══ Belge bölümü

Böyle bir tehditle, tıpkı 65 yıl önce olduğu gibi, sadece dayanışmanın ve karşılıklı güvenin sağlanması durumunda başedilebilir. Teröristlere çifte standartlarla yaklaşmak, faşistlerin yardakçılarının itibarını iade etme çabaları kadar kabul edilemez. Arkasında yeni tehditlere yol açan dünya hâkimiyeti iddiaları bulunan hoşgörüsüzlük, ırksal, milli ya da dini üstünlük fikirlerinin yaygınlaştırılmasının önüne sağlam bir engel koymak bizim ortak vazifemiz.
Küresel güvenlik bölünemez
2. Dünya Savaşı’nın dersleri savaş sonrası dünya düzeninin inşa edilmesi açısından da son derece güncel. İnsanlığı savaş felaketinden tamamen kurtarma niyeti, Hitler karşıtı koalisyonun üyelerini uluslararası barışı ve güvenliği sağlayacak küresel mekanizma olan BM’yi kurma yönünde esinlendirdi. BM Şartı, herkesçe tanınmış çağdaş uluslararası hukukun temeli ve devletlerle uluslararası örgütler için temel bir kural olmuştur.

════
══ Listelenen satırlar

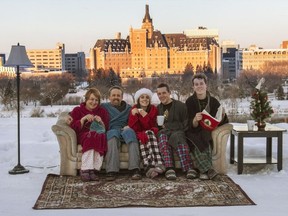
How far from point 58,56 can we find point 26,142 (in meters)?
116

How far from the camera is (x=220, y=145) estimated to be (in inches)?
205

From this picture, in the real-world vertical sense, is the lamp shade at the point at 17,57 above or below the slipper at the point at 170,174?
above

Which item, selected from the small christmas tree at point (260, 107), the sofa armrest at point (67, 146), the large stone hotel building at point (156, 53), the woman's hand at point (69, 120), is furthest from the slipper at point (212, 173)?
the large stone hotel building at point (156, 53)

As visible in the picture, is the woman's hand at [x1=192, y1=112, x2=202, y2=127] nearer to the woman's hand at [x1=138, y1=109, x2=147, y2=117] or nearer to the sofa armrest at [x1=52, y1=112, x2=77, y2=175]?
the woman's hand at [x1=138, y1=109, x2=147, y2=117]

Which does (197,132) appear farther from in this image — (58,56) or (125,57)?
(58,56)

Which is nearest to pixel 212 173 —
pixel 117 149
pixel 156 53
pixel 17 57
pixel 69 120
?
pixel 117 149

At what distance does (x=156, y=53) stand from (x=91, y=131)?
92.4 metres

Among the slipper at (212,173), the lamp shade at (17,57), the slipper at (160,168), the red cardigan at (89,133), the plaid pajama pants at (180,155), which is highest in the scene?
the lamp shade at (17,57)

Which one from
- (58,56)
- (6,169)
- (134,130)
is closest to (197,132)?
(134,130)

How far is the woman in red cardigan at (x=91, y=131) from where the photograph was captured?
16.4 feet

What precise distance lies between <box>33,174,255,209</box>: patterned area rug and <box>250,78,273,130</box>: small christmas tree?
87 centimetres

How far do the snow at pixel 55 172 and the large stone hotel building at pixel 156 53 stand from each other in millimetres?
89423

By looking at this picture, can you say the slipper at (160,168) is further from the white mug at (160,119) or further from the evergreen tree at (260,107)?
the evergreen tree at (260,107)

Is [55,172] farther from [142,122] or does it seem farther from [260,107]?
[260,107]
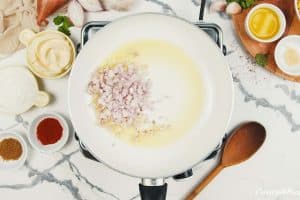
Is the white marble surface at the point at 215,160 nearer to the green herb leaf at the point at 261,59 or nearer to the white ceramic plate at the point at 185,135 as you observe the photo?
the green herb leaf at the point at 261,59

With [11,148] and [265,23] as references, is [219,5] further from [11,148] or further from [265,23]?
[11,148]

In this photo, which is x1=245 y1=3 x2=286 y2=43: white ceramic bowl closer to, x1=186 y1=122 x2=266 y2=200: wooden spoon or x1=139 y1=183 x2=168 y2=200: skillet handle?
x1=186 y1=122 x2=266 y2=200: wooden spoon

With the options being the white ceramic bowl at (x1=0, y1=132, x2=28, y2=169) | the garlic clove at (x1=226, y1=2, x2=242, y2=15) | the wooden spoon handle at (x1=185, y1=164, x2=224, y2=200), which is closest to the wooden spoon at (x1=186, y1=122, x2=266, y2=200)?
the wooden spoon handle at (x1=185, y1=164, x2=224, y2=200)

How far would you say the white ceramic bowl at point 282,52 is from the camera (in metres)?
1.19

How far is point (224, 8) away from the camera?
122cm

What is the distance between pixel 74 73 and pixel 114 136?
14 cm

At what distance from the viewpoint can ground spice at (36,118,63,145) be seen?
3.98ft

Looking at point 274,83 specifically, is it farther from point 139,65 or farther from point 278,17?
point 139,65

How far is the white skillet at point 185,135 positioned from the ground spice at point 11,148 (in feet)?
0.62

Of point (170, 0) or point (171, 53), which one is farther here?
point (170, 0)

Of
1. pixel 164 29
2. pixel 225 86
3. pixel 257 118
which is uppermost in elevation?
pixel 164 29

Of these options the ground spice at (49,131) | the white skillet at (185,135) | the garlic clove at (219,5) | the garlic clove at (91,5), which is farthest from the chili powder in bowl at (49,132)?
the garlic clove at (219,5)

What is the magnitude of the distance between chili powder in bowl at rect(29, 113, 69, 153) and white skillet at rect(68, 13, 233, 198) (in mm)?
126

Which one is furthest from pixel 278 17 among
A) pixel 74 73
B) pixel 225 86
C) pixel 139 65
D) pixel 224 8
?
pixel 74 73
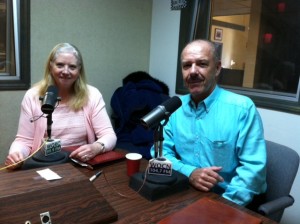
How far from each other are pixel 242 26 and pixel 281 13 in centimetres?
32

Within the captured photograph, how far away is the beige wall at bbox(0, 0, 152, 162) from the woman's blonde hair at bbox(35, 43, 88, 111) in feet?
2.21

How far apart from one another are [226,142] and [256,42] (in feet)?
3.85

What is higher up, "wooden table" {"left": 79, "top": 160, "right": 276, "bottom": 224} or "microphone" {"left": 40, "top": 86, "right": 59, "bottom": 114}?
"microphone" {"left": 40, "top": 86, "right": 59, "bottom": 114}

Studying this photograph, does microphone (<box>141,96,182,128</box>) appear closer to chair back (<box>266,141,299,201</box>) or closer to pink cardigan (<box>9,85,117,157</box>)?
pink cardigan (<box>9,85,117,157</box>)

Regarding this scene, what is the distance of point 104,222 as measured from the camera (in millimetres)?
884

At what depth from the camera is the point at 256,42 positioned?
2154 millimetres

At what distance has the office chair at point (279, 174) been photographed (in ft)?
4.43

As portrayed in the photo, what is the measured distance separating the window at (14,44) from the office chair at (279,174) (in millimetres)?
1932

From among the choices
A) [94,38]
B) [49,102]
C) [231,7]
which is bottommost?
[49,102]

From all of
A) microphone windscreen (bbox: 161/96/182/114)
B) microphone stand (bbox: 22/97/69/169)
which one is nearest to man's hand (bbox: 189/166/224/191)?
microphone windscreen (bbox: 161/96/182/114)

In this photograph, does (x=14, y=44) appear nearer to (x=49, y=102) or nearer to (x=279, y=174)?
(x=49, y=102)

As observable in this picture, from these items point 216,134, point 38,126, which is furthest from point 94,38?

════

- _Yapılacak görevler_:
A. Belge bölümüne göre Hitler karşıtı koalisyonun üyelerini BM'yi kurmaya ne yöneltti? Bir ile üç cümle arasında açıklayın.
B. Belge bölümünde "Küresel güvenlik bölünemez" sözlerinden aşağıya, "bir kural olmuştur." sözlerine kadar her şeyi yeniden yazın ve "uluslararası barışı ve güvenliği" ifadesini "dünya barışını ve güvenliğini" ile değiştirin.
C. Lütfen küresel güvenliği ele alan belge bölümünü, son cümlesinden sonra gelecek şekilde sürdürün.

- _Çözülmüş görevler_:
A. Koalisyon üyelerini, insanlığı savaş felaketinden tamamen kurtarma niyeti BM'yi kurmaya yöneltti. BM, uluslararası barışı ve güvenliği sağlayacak küresel bir mekanizma olarak kuruldu.

B.
Küresel güvenlik bölünemez
2. Dünya Savaşı’nın dersleri savaş sonrası dünya düzeninin inşa edilmesi açısından da son derece güncel. İnsanlığı savaş felaketinden tamamen kurtarma niyeti, Hitler karşıtı koalisyonun üyelerini dünya barışını ve güvenliğini sağlayacak küresel mekanizma olan BM’yi kurma yönünde esinlendirdi. BM Şartı, herkesçe tanınmış çağdaş uluslararası hukukun temeli ve devletlerle uluslararası örgütler için temel bir kural olmuştur.

C.
Bugün şu nokta açık: Avrupa-Atlantik bölgesinde hiçbir devlet ve hiçbir uluslararası örgüt kendi güvenliğini diğer ülkelerin ve örgütlerin güvenliğini zedeleyerek sağlayamaz. Söz konusu güvenliğin bölünmezliği ilkesi, Rusya Devlet Başkanı Dimitri Medvedev’in Avrupa Güvenliği Anlaşması’nın oluşturulması inisiyatifinin temelidir. Bu inisiyatifin amacı, Avrupa-Atlantik bölgesinde askeri ve siyasi güvenlik açısından tek ve bölünmemiş bir alan oluşturmak. Avrupa başta olmak üzere dünyanın bugün gerçekten bölünmez bir güvenlik sistemine ihtiyacı var. Böyle bir sistemde hiçbir devlet kendi güvenliğini diğer devletin güvenliğini zedeleyerek sağlamaya kalkışmaz.
Zaferin 65. yıldönümü, cepheleşmeye, eski hesapların ve karşılıklı kırgınlıkların hatırlanmasına yol açmamalı. BM’nin 8 ve 9 Mayıs tarihlerini Anma ve Barışma Günleri olarak ilan etmesi simgesel bir gelişme. Zafer Bayramı, bütün ülkelerin ve halkların birleşmesi, 21. yüzyılın küresel tehditlerine karşı dayanışmamızın pekiştirilmesi açısından son derece önemli. (Rusya Federasyonu’nun Ankara Büyükelçisi)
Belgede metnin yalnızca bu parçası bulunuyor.